Although cancer cells contain REV-ERB proteins, somehow they remain inactive. Prof. Panda's team used two REV-ERB activators that had already been developed—SR9009 and SR9011—in studies on a variety of cancer cells, including those from T-cell leukemia, breast cancer, colorectal cancer, melanoma, and glioblastoma. In each cell line, treatment with the REV-ERB activators was enough to kill the cells. The same treatment on healthy cells had no effect.
“Activating REV-ERBs seemed to work in all the types of cancer we tried,” remarked Prof. Panda. “That makes sense because irrespective of where or how a cancer started, all cancer cells need more nutrients and more recycled materials to build new cells.”
Prof. Panda then went on to test the drugs on a new mouse model of glioblastoma recently developed by Inder Verma, Ph.D., a professor in the Salk Institute's laboratory of genetics. Once again, the REV-ERB activators were successful at killing cancer cells and stopping tumor growth, but seemed not to affect the rest of the mice's cells. Verma says the findings are not only exciting because they point toward existing REV-ERB activators as potential cancer drugs, but also because they help shine light on the importance of the link between the circadian cycle, metabolism, and cancer.
“These are all fundamental elements required by all living cells,” explained Prof.

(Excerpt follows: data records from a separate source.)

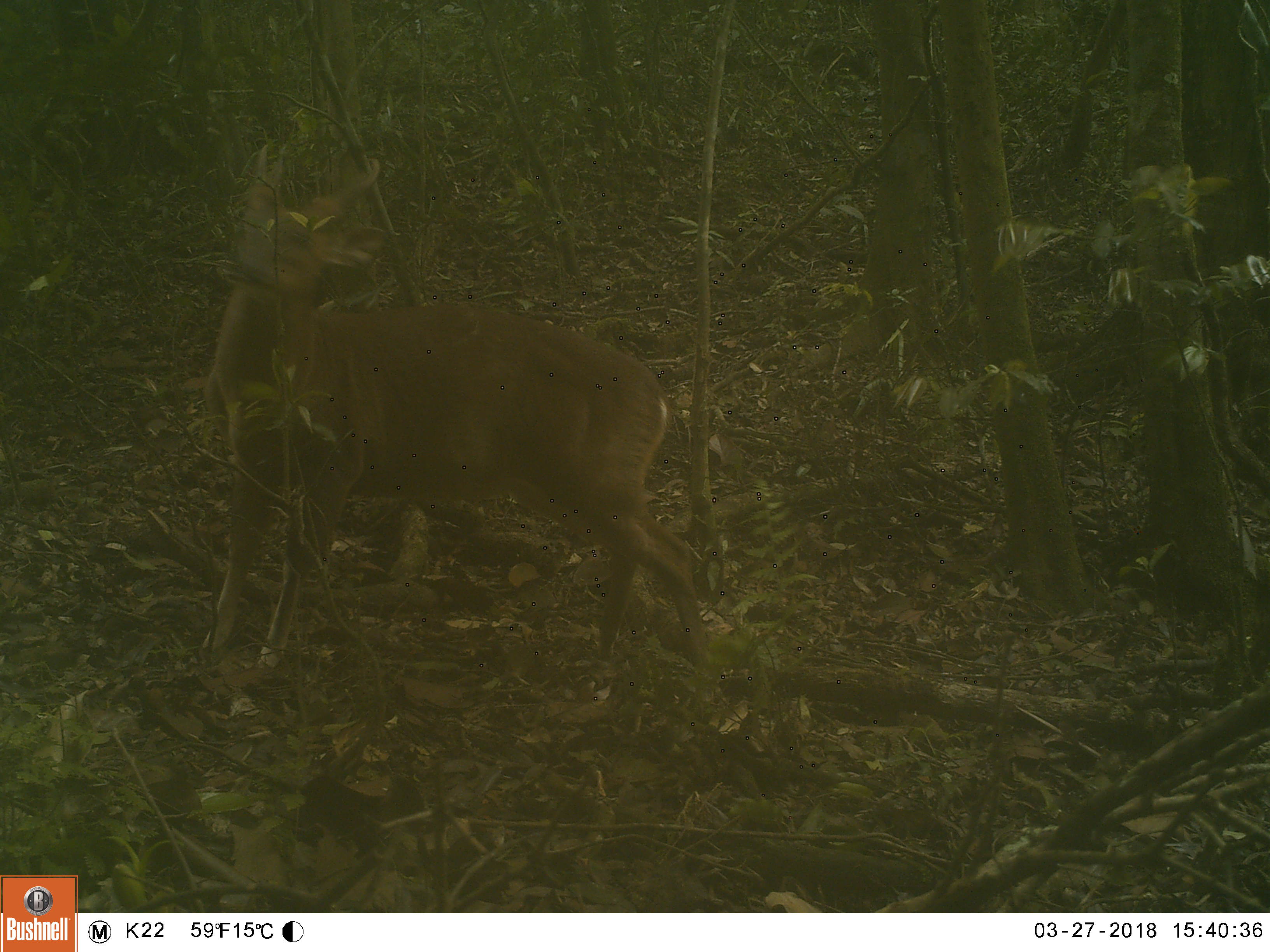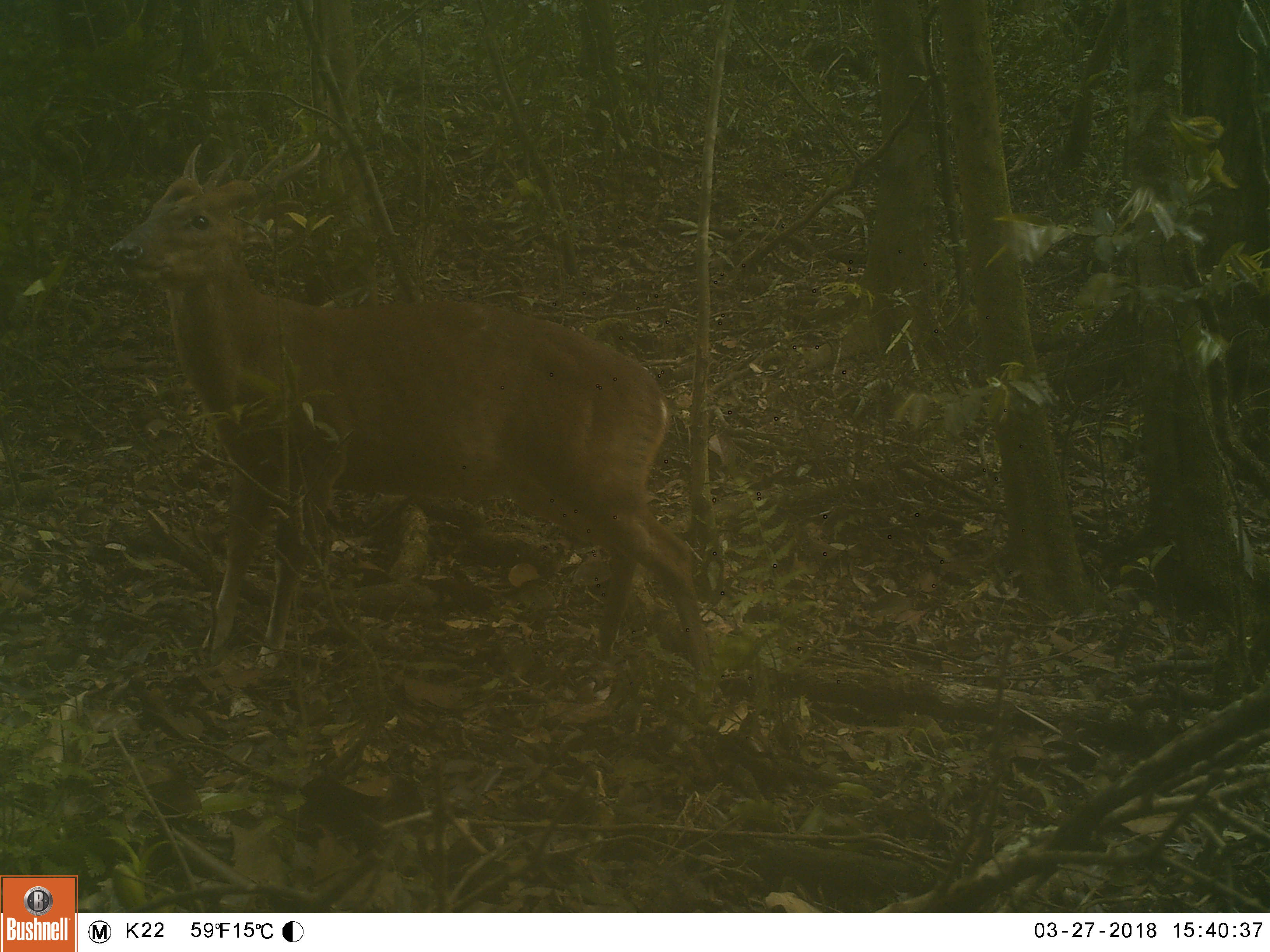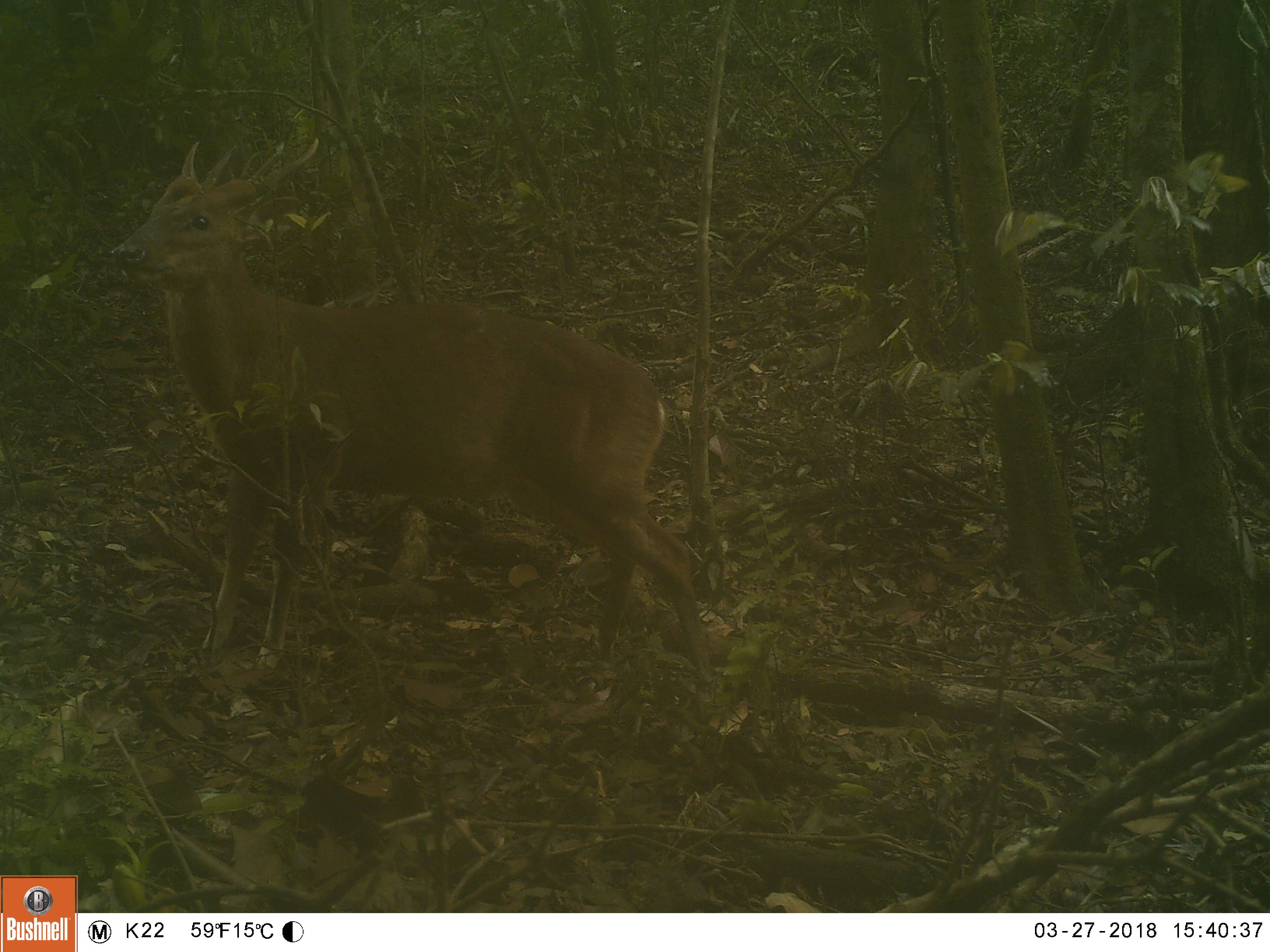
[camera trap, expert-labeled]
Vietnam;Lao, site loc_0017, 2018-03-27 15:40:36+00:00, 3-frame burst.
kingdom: Animalia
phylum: Chordata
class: Mammalia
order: Artiodactyla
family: Cervidae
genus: Muntiacus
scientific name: Muntiacus vuquangensis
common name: large-antlered muntjac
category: large antlered muntjac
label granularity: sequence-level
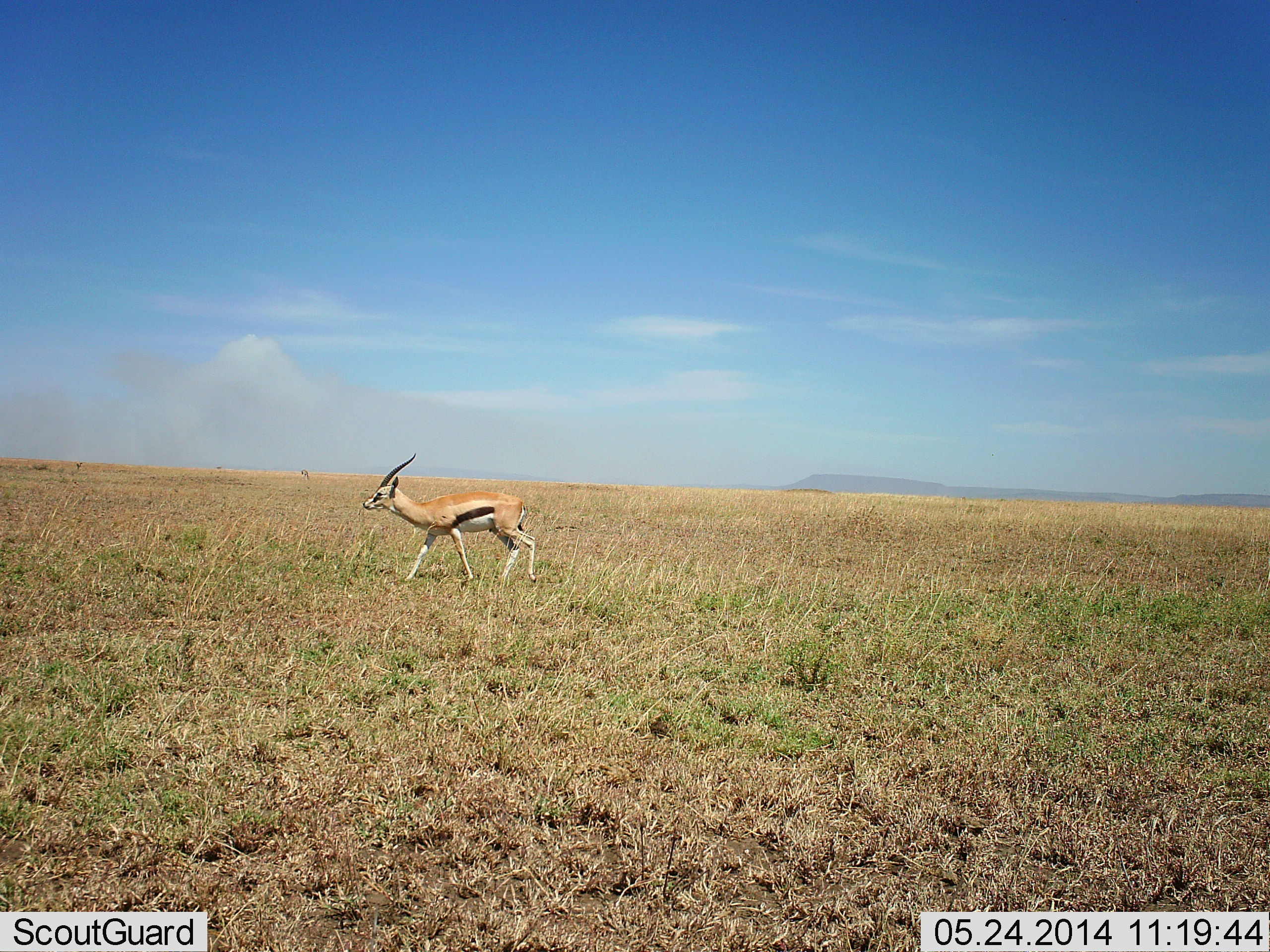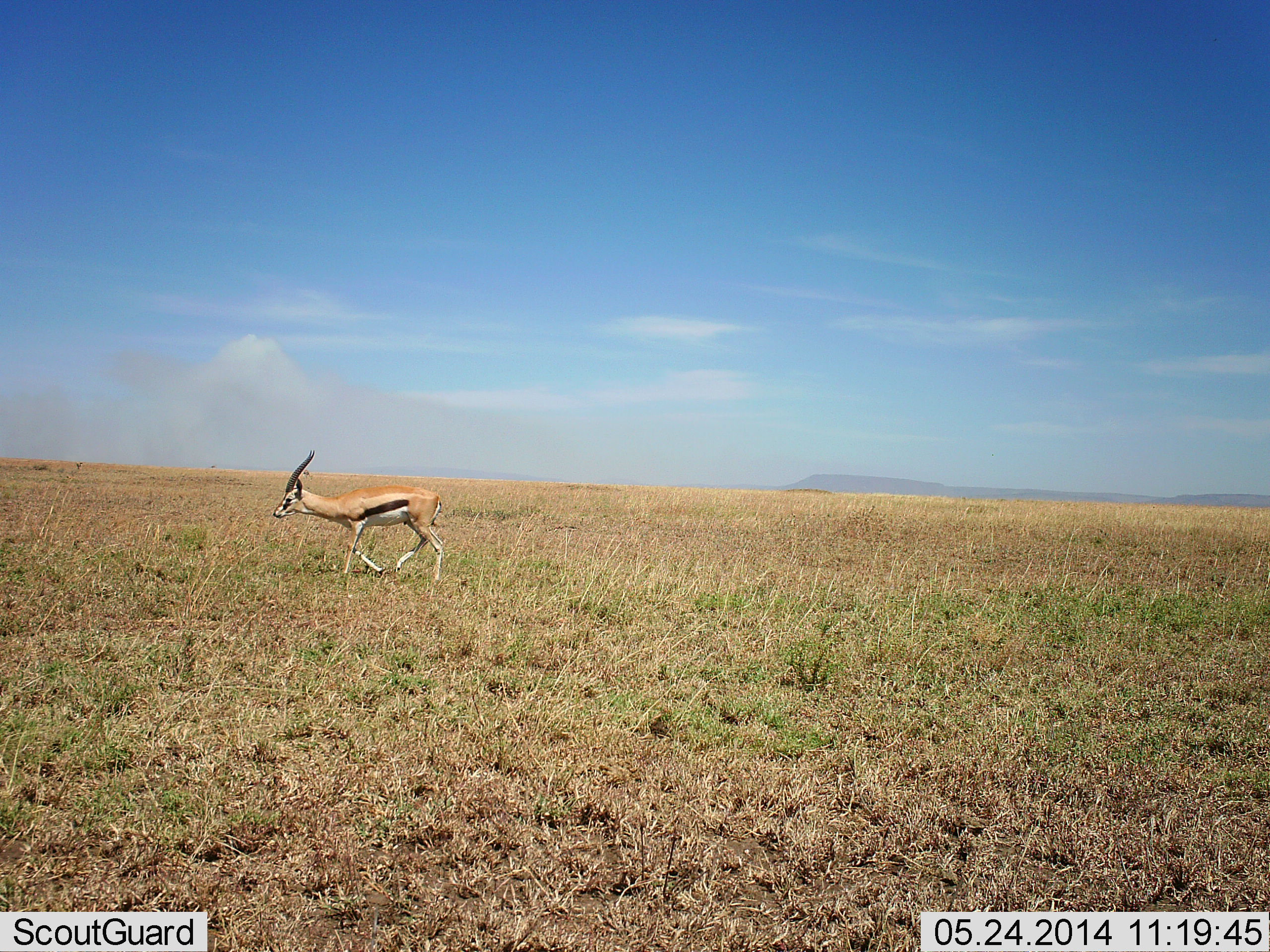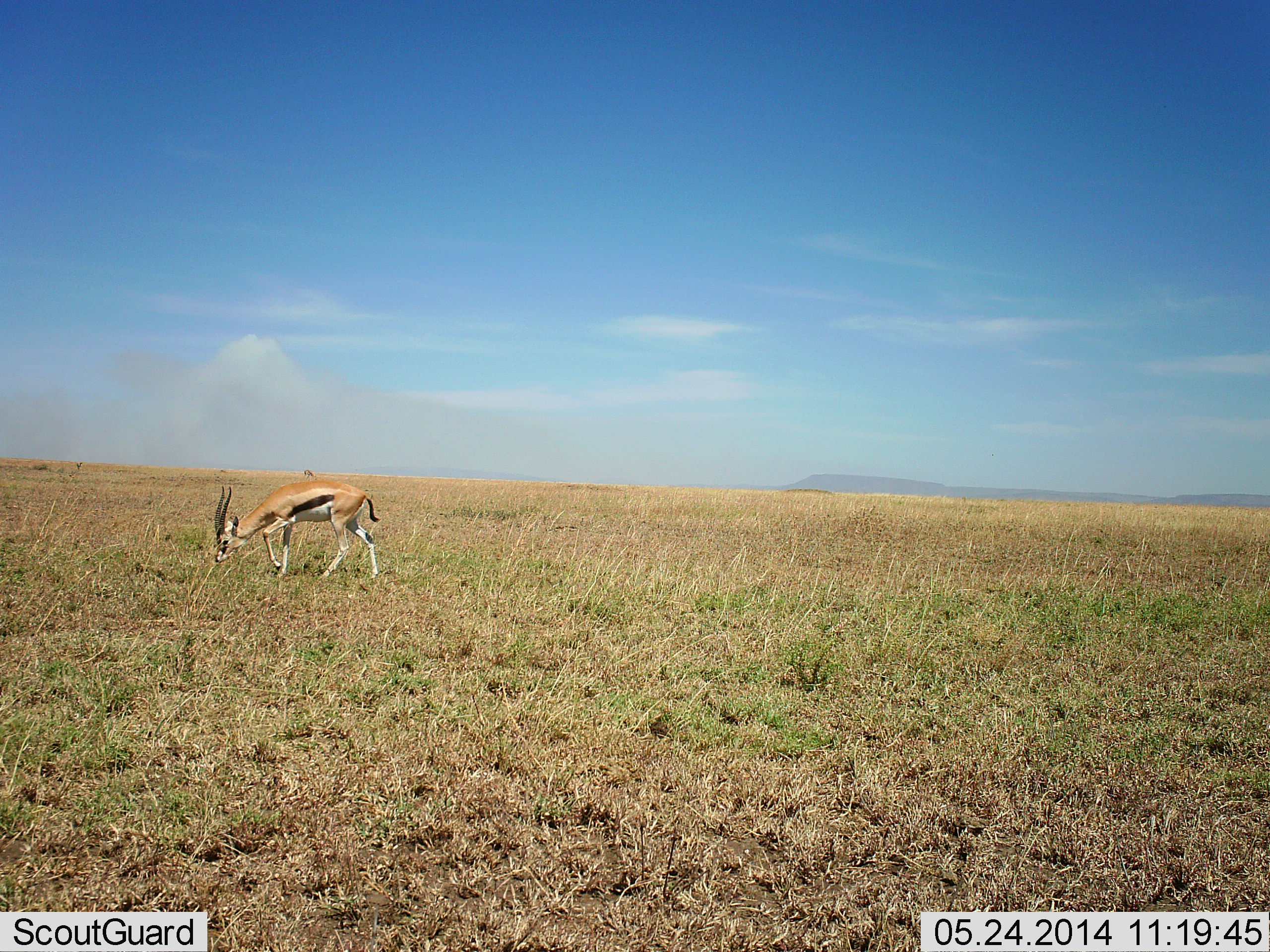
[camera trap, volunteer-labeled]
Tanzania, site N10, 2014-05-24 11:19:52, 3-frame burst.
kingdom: Animalia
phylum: Chordata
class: Mammalia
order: Artiodactyla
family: Bovidae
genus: Eudorcas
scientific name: Eudorcas thomsonii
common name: thomson's gazelle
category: gazellethomsons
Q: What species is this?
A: Gazellethomsons (thomson's gazelle) (Eudorcas thomsonii).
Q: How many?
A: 1.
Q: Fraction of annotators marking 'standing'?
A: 0%.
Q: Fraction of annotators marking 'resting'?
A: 0%.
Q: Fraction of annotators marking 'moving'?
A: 100%.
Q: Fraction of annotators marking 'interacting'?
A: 0%.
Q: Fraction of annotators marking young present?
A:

Verma. “By affecting REV-ERBs, you get to the heart of how cells grow and proliferate, but there are lots of other ways to get at this as well.”
Prof. Verma says his group is planning follow-up studies on how, exactly, the REV-ERB activators alter metabolism, as well as whether they may affect the metabolism of bacteria in the microbiome, the collection of microbes that live in the gut. Prof. Panda's team is hoping to study the role of other circadian cycle genes and proteins in cancer.